TASK TO COMPLETE: Every line must be returned precisely as it is written.

INPUT RECORDS:
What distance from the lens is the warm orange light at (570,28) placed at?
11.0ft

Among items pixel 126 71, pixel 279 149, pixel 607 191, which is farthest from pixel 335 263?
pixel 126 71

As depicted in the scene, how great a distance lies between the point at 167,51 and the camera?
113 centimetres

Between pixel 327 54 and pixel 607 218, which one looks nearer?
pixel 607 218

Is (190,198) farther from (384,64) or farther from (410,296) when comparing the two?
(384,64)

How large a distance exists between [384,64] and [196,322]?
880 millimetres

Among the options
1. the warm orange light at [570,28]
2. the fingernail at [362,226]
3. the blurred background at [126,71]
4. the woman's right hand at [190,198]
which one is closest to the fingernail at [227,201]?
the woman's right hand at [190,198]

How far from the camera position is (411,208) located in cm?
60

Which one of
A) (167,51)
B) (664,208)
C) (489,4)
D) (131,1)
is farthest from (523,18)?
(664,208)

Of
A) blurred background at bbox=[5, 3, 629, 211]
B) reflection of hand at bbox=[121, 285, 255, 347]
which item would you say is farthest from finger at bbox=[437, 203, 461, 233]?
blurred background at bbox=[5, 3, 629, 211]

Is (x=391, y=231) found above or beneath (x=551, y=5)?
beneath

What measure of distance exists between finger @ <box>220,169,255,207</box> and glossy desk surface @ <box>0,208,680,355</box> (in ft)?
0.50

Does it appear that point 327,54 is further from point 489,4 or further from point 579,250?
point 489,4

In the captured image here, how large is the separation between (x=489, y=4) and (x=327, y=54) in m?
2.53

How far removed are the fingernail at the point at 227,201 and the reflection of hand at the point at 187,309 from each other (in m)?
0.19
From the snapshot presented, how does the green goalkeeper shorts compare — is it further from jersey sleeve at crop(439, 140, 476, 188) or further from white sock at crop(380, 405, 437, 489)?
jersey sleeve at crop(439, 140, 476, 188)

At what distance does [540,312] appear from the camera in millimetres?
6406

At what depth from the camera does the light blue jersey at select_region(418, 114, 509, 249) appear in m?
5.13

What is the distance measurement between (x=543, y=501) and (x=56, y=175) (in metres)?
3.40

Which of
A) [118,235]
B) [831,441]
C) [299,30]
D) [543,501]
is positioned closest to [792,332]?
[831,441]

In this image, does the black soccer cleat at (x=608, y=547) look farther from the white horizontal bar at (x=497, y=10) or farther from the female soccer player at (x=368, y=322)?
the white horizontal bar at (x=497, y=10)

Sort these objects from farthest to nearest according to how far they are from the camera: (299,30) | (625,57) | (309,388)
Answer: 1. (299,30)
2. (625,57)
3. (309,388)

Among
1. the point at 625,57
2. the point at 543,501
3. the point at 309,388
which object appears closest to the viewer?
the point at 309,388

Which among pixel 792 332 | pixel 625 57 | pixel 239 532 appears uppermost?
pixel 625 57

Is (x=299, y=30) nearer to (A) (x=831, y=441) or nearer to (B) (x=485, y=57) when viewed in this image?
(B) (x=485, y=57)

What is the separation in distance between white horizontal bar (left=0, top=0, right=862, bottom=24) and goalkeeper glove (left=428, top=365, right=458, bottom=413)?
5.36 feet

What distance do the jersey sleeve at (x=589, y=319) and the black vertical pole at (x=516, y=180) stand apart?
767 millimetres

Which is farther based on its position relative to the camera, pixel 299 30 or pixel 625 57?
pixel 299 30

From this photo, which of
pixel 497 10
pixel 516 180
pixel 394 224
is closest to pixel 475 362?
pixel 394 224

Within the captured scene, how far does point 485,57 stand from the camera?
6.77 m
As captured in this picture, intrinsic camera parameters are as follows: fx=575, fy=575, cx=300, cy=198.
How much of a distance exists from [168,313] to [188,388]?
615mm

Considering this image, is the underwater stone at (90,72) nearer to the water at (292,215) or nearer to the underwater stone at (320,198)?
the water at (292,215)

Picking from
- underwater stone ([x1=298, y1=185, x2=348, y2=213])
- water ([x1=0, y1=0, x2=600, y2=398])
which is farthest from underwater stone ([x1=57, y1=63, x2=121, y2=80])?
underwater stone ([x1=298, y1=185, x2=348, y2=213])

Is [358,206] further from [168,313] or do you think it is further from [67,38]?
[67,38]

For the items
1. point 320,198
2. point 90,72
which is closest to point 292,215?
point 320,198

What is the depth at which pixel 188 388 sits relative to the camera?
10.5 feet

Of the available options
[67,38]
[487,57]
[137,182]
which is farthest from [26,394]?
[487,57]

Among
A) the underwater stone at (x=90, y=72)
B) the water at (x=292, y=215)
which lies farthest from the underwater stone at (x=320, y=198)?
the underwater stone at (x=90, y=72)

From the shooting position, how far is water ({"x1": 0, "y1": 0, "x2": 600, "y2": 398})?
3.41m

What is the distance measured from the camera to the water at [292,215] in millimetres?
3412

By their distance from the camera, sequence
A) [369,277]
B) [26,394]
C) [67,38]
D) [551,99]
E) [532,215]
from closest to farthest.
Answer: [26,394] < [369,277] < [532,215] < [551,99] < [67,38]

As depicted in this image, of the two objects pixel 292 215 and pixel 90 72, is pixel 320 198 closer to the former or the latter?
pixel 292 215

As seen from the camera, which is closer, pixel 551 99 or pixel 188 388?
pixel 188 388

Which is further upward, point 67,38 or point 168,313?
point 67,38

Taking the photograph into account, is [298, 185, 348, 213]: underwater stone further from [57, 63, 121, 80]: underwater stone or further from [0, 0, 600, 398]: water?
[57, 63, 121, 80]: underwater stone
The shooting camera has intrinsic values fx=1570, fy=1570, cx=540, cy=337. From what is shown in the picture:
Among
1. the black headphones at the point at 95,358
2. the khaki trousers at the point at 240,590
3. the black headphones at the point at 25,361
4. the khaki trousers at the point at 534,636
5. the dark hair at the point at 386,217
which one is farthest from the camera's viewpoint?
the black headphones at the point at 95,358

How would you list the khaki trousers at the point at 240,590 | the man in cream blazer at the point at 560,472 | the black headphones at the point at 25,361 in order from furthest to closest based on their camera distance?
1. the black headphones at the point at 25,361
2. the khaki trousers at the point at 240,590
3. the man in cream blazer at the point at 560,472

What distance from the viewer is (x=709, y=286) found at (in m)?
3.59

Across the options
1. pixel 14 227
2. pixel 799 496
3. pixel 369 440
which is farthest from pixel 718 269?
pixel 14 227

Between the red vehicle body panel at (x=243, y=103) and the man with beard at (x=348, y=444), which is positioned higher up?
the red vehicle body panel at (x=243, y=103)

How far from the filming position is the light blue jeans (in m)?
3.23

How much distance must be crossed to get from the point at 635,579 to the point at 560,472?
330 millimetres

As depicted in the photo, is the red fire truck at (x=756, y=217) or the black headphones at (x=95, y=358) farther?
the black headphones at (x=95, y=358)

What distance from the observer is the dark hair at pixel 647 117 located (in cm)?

EXERCISE OUTPUT:
What distance from the lens is the warm orange light at (570,28) placed at?
11.0ft

Among items pixel 126 71, pixel 279 149, pixel 607 191, which is farthest from pixel 335 263?
pixel 126 71

As depicted in the scene, how great a distance lies between the point at 167,51 and the camera?
113 centimetres

Between pixel 327 54 and pixel 607 218, which one looks nearer?
pixel 607 218

Is (190,198) farther from (384,64) or farther from (410,296) when comparing the two?
(384,64)

How large a distance exists between [384,64] and [196,322]?
880 millimetres

Among the options
1. the warm orange light at [570,28]
2. the fingernail at [362,226]
3. the blurred background at [126,71]
4. the woman's right hand at [190,198]
which one is closest to the fingernail at [227,201]?
the woman's right hand at [190,198]

How far from the camera position is (411,208) located in cm?
60

Which one of
A) (167,51)
B) (664,208)
C) (489,4)
D) (131,1)
is farthest from (523,18)?
(664,208)

Of
A) blurred background at bbox=[5, 3, 629, 211]
B) reflection of hand at bbox=[121, 285, 255, 347]
which item would you say is farthest from finger at bbox=[437, 203, 461, 233]?
blurred background at bbox=[5, 3, 629, 211]

Is (x=391, y=231) found above or beneath (x=551, y=5)?
beneath

What measure of distance exists between finger @ <box>220,169,255,207</box> and glossy desk surface @ <box>0,208,680,355</box> (in ft)?
0.50

Does it appear that point 327,54 is further from point 489,4 or further from point 579,250?
point 489,4

In the captured image here, how large is the separation between (x=489, y=4) and (x=327, y=54) in m?
2.53

How far removed are the fingernail at the point at 227,201 and the reflection of hand at the point at 187,309 from each other (in m)?
0.19
From the snapshot presented, how does the green goalkeeper shorts compare — is it further from jersey sleeve at crop(439, 140, 476, 188) or further from white sock at crop(380, 405, 437, 489)?
jersey sleeve at crop(439, 140, 476, 188)

At what distance does [540,312] appear from the camera in millimetres?
6406

At what depth from the camera does the light blue jersey at select_region(418, 114, 509, 249) appear in m?
5.13

What is the distance measurement between (x=543, y=501) and (x=56, y=175) (in metres)?
3.40

Which of
A) [118,235]
B) [831,441]
C) [299,30]
D) [543,501]
is positioned closest to [792,332]?
[831,441]

In this image, does the black soccer cleat at (x=608, y=547) look farther from the white horizontal bar at (x=497, y=10) or farther from the female soccer player at (x=368, y=322)?
the white horizontal bar at (x=497, y=10)

Sort these objects from farthest to nearest according to how far they are from the camera: (299,30) | (625,57) | (309,388)
Answer: 1. (299,30)
2. (625,57)
3. (309,388)

Among
1. the point at 625,57
2. the point at 543,501
3. the point at 309,388
which object appears closest to the viewer?
the point at 309,388

Which among pixel 792 332 | pixel 625 57 | pixel 239 532 appears uppermost?
pixel 625 57

Is (x=299, y=30) nearer to (A) (x=831, y=441) or nearer to (B) (x=485, y=57) when viewed in this image?
(B) (x=485, y=57)

What is the separation in distance between white horizontal bar (left=0, top=0, right=862, bottom=24) and goalkeeper glove (left=428, top=365, right=458, bottom=413)?
5.36 feet

What distance do the jersey sleeve at (x=589, y=319) and the black vertical pole at (x=516, y=180) stand apart?
767 millimetres

Which is farther based on its position relative to the camera, pixel 299 30 or pixel 625 57?
pixel 299 30

From this photo, which of
pixel 497 10
pixel 516 180
pixel 394 224
is closest to pixel 475 362?
pixel 394 224

Within the captured scene, how far does point 485,57 stand from the camera?
6.77 m
As captured in this picture, intrinsic camera parameters are as follows: fx=575, fy=575, cx=300, cy=198.
How much of a distance exists from [168,313] to [188,388]?
615mm

Considering this image, is the underwater stone at (90,72) nearer to the water at (292,215) or nearer to the underwater stone at (320,198)?
the water at (292,215)

Picking from
- underwater stone ([x1=298, y1=185, x2=348, y2=213])
- water ([x1=0, y1=0, x2=600, y2=398])
which is farthest from underwater stone ([x1=57, y1=63, x2=121, y2=80])?
underwater stone ([x1=298, y1=185, x2=348, y2=213])

Is [358,206] further from [168,313] or do you think it is further from [67,38]?
[67,38]

For the items
1. point 320,198
2. point 90,72
which is closest to point 292,215?
point 320,198

What is the depth at which pixel 188 388 sits relative to the camera?
10.5 feet

Of the available options
[67,38]
[487,57]
[137,182]
which is farthest from [26,394]?
[487,57]

Among
A) the underwater stone at (x=90, y=72)
B) the water at (x=292, y=215)
which lies farthest from the underwater stone at (x=320, y=198)?
the underwater stone at (x=90, y=72)

From the shooting position, how far is water ({"x1": 0, "y1": 0, "x2": 600, "y2": 398})?
3.41m

What is the distance measured from the camera to the water at [292,215] in millimetres?
3412

By their distance from the camera, sequence
A) [369,277]
B) [26,394]
C) [67,38]
D) [551,99]
E) [532,215]
from closest to farthest.
Answer: [26,394] < [369,277] < [532,215] < [551,99] < [67,38]

As depicted in this image, of the two objects pixel 292 215 and pixel 90 72, is pixel 320 198 closer to the former or the latter?
pixel 292 215

As seen from the camera, which is closer, pixel 551 99 or pixel 188 388?
pixel 188 388

Which is further upward, point 67,38 or point 168,313?
point 67,38

Taking the photograph into account, is [298, 185, 348, 213]: underwater stone further from [57, 63, 121, 80]: underwater stone or further from [0, 0, 600, 398]: water?
[57, 63, 121, 80]: underwater stone
The shooting camera has intrinsic values fx=1570, fy=1570, cx=540, cy=337. From what is shown in the picture:
Among
1. the black headphones at the point at 95,358
2. the khaki trousers at the point at 240,590
3. the black headphones at the point at 25,361
4. the khaki trousers at the point at 534,636
5. the dark hair at the point at 386,217
which one is farthest from the camera's viewpoint?
the black headphones at the point at 95,358

How would you list the khaki trousers at the point at 240,590 | the man in cream blazer at the point at 560,472 | the black headphones at the point at 25,361 in order from furthest to closest based on their camera distance?
1. the black headphones at the point at 25,361
2. the khaki trousers at the point at 240,590
3. the man in cream blazer at the point at 560,472

What distance from the viewer is (x=709, y=286) found at (in m)?
3.59

Across the options
1. pixel 14 227
2. pixel 799 496
3. pixel 369 440
which is farthest from pixel 718 269?
pixel 14 227

Between the red vehicle body panel at (x=243, y=103) and the man with beard at (x=348, y=444), which is positioned higher up?
the red vehicle body panel at (x=243, y=103)

How far from the filming position is the light blue jeans (in m)?
3.23

How much distance must be crossed to get from the point at 635,579 to the point at 560,472?
330 millimetres

As depicted in the photo, is the red fire truck at (x=756, y=217) or the black headphones at (x=95, y=358) farther?
the black headphones at (x=95, y=358)

What distance from the observer is the dark hair at pixel 647 117 located (in cm)?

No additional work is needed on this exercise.